» **PASSAGE PROVIDED**

Acanthogonatus parana

Scientific classification
- Kingdom: Animalia
- Phylum: Arthropoda
- Subphylum: Chelicerata
- Class: Arachnida
- Order: Araneae
- Infraorder: Mygalomorphae
- Family: Pycnothelidae
- Genus: Acanthogonatus
- Species: A. parana
- Binomial name: Acanthogonatus parana Goloboff, 1995

= Acanthogonatus parana =

- Authority: Goloboff, 1995

Species of spider

Acanthogonatus parana is a mygalomorph spider of Argentina, its name referring to its type locality: Paraná, Entre Ríos. Females are most similar to those of A. centralis, but are distinguished by the narrow fundus of the spermathecae.

(Dataset entries)
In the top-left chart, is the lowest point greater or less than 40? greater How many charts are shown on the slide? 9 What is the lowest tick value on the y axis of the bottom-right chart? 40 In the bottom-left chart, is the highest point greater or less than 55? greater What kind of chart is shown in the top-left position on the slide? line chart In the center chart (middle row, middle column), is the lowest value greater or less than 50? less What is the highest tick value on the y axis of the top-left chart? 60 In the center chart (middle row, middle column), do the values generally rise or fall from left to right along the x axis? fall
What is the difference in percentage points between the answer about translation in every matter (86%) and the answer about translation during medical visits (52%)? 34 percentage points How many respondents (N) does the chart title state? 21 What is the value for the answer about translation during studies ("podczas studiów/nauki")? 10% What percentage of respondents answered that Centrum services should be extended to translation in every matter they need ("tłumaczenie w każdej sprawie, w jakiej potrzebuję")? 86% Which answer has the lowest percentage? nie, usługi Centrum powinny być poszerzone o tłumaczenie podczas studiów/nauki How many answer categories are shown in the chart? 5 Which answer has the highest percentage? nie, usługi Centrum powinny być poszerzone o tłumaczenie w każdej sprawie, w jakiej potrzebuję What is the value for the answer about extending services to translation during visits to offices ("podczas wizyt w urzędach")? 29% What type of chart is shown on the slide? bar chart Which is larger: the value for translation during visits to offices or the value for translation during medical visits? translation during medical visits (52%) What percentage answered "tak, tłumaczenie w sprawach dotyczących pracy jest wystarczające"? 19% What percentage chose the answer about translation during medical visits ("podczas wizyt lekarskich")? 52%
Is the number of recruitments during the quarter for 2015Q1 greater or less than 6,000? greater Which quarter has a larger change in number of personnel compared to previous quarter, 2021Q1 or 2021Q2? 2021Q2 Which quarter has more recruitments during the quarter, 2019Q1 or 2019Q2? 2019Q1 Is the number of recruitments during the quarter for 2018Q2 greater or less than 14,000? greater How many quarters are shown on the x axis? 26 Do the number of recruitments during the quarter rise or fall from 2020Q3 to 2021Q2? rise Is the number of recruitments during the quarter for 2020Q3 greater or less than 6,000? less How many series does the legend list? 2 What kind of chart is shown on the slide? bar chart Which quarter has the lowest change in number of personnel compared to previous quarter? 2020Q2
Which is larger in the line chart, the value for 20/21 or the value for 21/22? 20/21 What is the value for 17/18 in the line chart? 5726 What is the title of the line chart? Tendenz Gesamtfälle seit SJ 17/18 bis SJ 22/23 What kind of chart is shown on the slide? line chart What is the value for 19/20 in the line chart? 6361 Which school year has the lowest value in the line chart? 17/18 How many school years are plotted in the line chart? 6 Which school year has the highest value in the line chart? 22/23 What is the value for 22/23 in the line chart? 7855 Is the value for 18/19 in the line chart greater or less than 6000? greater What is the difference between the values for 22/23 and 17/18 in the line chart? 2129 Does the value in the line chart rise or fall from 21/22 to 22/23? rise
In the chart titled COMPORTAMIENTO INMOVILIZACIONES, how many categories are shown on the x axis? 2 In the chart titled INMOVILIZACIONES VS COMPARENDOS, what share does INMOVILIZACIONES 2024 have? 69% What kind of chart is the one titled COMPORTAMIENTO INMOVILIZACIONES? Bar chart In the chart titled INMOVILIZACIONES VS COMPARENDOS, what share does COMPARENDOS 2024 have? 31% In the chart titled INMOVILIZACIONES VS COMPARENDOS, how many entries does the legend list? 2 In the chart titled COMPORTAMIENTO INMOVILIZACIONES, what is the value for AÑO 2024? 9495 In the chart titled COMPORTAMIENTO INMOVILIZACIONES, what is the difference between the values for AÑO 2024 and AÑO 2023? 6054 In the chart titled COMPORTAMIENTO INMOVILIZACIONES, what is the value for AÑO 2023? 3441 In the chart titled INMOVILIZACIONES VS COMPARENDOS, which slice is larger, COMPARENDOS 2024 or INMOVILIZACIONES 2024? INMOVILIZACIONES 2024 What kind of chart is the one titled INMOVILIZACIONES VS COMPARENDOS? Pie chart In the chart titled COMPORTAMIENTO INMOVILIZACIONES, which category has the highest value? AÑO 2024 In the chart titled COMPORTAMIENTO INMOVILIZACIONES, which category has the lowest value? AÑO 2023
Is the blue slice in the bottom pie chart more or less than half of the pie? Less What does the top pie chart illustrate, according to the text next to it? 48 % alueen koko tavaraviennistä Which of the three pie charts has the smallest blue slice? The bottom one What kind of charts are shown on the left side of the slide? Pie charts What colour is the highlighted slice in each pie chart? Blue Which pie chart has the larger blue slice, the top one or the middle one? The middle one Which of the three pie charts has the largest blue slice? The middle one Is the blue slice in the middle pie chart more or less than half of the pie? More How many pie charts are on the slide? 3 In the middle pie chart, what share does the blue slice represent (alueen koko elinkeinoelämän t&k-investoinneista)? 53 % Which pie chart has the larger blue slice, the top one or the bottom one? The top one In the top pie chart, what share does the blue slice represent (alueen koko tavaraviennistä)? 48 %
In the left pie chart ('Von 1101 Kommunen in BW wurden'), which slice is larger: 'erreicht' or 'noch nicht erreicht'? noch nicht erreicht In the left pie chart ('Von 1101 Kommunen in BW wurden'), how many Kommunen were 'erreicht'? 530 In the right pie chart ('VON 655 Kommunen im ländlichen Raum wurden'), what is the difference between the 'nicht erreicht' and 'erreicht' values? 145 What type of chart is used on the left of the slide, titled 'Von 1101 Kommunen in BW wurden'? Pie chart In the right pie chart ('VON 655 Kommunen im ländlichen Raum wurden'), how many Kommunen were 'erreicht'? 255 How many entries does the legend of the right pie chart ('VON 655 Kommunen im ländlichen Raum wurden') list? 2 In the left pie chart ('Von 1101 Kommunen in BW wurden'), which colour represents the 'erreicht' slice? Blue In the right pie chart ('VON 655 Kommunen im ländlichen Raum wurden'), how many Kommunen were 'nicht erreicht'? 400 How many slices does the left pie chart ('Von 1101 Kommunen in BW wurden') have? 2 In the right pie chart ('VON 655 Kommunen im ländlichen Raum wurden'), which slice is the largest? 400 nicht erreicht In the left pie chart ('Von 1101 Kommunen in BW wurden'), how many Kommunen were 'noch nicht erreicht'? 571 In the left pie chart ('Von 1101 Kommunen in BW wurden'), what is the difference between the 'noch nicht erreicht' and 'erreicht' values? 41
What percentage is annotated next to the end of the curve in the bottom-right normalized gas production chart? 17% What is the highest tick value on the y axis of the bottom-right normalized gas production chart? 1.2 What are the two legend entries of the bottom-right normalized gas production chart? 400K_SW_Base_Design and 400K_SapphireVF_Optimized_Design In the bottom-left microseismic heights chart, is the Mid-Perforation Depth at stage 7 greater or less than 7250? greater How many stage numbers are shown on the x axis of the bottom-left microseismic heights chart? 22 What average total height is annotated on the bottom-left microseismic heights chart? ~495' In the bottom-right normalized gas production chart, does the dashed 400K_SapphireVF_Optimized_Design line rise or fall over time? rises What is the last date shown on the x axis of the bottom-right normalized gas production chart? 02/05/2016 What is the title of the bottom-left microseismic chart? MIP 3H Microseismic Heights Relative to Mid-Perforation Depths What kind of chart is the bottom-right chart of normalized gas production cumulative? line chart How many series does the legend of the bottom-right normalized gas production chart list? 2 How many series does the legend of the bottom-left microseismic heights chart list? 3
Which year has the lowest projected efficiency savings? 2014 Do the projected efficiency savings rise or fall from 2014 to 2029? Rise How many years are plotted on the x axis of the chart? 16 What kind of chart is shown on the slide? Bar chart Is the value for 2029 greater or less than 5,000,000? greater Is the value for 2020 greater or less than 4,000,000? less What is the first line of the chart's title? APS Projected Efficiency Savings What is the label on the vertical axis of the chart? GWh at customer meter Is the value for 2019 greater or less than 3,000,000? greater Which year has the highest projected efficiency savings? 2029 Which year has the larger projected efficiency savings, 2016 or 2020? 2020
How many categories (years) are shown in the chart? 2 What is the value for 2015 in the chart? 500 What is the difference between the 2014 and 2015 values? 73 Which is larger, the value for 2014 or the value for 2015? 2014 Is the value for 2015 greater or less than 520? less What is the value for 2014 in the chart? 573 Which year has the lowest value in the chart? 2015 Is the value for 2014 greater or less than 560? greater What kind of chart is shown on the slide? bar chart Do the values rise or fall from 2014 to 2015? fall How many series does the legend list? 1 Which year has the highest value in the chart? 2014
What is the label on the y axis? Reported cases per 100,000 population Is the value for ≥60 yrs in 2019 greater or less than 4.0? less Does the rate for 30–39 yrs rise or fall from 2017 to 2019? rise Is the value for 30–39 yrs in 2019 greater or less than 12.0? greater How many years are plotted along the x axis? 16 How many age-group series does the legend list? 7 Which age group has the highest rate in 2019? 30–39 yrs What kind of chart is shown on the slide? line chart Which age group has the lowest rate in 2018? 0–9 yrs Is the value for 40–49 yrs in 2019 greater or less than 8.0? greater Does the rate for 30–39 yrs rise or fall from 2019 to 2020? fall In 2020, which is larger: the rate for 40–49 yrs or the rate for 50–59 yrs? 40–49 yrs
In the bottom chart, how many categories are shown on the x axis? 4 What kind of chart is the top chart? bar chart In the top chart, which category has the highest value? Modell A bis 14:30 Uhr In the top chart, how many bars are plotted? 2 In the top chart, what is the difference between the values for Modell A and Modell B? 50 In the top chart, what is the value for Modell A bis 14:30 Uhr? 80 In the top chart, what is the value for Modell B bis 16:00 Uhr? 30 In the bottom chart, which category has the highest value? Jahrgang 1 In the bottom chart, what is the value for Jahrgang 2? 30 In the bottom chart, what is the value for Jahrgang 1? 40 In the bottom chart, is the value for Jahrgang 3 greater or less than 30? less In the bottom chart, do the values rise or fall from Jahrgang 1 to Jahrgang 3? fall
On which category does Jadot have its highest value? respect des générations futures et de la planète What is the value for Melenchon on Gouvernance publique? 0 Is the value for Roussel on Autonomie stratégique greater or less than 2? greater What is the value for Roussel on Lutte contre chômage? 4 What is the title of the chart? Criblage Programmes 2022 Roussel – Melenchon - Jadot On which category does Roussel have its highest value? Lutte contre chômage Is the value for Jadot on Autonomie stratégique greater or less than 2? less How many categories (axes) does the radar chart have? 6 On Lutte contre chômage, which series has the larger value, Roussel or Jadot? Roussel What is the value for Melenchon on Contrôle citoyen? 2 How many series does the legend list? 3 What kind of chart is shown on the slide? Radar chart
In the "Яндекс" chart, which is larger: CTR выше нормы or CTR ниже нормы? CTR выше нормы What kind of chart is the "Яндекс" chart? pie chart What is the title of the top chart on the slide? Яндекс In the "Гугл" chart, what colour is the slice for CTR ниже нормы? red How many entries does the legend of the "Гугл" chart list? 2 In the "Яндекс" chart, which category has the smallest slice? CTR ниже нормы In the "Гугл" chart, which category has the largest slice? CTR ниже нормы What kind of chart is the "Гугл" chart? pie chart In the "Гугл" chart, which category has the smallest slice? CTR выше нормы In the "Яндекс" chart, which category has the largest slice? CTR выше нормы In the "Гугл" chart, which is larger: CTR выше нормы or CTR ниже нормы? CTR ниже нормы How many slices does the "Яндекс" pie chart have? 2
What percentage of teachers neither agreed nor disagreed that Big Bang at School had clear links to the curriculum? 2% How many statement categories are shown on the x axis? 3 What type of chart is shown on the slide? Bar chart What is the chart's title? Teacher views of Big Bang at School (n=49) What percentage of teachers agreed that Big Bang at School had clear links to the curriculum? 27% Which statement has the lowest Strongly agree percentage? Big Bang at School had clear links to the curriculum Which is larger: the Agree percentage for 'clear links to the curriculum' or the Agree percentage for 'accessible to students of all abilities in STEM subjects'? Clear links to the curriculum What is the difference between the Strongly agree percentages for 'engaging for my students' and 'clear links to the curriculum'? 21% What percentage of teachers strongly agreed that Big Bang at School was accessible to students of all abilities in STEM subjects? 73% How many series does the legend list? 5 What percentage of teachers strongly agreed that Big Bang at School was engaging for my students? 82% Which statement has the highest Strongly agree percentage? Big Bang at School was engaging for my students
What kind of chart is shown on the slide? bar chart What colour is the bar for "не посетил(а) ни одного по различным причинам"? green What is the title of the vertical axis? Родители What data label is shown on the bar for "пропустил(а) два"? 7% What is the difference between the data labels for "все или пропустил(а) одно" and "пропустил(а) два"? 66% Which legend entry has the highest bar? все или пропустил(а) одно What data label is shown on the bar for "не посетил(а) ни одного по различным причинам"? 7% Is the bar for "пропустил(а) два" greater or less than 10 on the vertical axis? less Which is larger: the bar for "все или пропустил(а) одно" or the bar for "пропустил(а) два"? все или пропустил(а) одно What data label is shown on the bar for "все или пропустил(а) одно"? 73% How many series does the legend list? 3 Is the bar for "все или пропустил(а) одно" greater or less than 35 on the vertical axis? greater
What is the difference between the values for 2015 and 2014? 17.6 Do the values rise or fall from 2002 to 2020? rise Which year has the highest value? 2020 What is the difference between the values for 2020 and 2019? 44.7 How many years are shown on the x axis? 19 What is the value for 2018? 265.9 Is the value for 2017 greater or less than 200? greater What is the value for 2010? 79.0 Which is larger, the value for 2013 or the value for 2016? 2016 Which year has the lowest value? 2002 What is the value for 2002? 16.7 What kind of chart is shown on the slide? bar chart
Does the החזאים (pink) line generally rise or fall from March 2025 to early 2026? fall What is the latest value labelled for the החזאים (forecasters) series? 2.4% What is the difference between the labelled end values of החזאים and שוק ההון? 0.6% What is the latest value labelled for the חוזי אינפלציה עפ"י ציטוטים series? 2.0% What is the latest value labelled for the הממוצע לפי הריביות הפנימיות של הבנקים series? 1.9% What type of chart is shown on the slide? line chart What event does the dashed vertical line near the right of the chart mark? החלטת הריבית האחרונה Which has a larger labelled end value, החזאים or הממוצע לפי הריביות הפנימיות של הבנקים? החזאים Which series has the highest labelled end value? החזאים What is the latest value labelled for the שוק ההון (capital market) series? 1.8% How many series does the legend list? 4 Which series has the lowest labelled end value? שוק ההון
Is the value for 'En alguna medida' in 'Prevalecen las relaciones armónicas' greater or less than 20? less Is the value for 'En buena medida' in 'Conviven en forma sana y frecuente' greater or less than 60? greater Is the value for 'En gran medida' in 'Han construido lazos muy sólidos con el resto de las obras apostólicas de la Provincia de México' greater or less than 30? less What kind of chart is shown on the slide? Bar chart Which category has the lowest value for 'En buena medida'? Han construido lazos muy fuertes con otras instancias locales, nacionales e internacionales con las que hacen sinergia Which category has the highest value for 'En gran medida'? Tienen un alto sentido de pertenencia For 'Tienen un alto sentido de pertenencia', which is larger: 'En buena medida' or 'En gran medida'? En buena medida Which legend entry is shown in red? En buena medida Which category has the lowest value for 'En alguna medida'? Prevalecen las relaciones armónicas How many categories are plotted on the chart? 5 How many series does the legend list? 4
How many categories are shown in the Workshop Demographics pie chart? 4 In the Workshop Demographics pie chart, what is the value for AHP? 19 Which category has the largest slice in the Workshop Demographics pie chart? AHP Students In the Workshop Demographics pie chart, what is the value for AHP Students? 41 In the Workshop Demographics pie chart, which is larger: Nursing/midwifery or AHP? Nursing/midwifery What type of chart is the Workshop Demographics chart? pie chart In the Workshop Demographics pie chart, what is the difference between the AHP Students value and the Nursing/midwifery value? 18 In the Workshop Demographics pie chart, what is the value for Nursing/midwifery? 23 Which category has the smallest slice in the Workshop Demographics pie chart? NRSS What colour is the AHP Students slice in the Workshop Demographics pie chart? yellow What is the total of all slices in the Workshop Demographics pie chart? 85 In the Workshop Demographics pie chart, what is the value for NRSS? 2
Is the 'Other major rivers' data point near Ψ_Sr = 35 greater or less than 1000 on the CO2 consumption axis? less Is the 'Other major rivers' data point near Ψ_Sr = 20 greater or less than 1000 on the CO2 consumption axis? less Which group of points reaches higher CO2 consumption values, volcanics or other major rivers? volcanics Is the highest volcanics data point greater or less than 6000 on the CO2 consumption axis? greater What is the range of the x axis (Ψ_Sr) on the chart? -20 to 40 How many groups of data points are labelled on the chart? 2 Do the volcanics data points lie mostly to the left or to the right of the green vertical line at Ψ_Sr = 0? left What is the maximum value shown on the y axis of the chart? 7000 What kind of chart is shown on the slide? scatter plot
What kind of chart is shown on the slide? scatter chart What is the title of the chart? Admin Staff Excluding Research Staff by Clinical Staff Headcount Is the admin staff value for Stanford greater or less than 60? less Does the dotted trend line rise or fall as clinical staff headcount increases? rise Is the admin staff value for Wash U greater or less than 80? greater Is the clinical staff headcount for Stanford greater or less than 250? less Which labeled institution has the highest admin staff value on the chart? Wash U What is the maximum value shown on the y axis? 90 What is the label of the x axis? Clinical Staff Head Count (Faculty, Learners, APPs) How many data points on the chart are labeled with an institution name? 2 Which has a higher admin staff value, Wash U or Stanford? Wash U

» **WORK TO COMPLETE**
1) Duplicate the part of the Acanthogonatus parana entry starting at "- Authority: Goloboff, 1995" and ending at "of the spermathecae.".
2) According to the Acanthogonatus parana entry, what is the species' type locality?

» **TASK-BY-TASK OUTPUTS**
1)
- Authority: Goloboff, 1995

Species of spider

Acanthogonatus parana is a mygalomorph spider of Argentina, its name referring to its type locality: Paraná, Entre Ríos. Females are most similar to those of A. centralis, but are distinguished by the narrow fundus of the spermathecae.

2) Paraná, Entre Ríos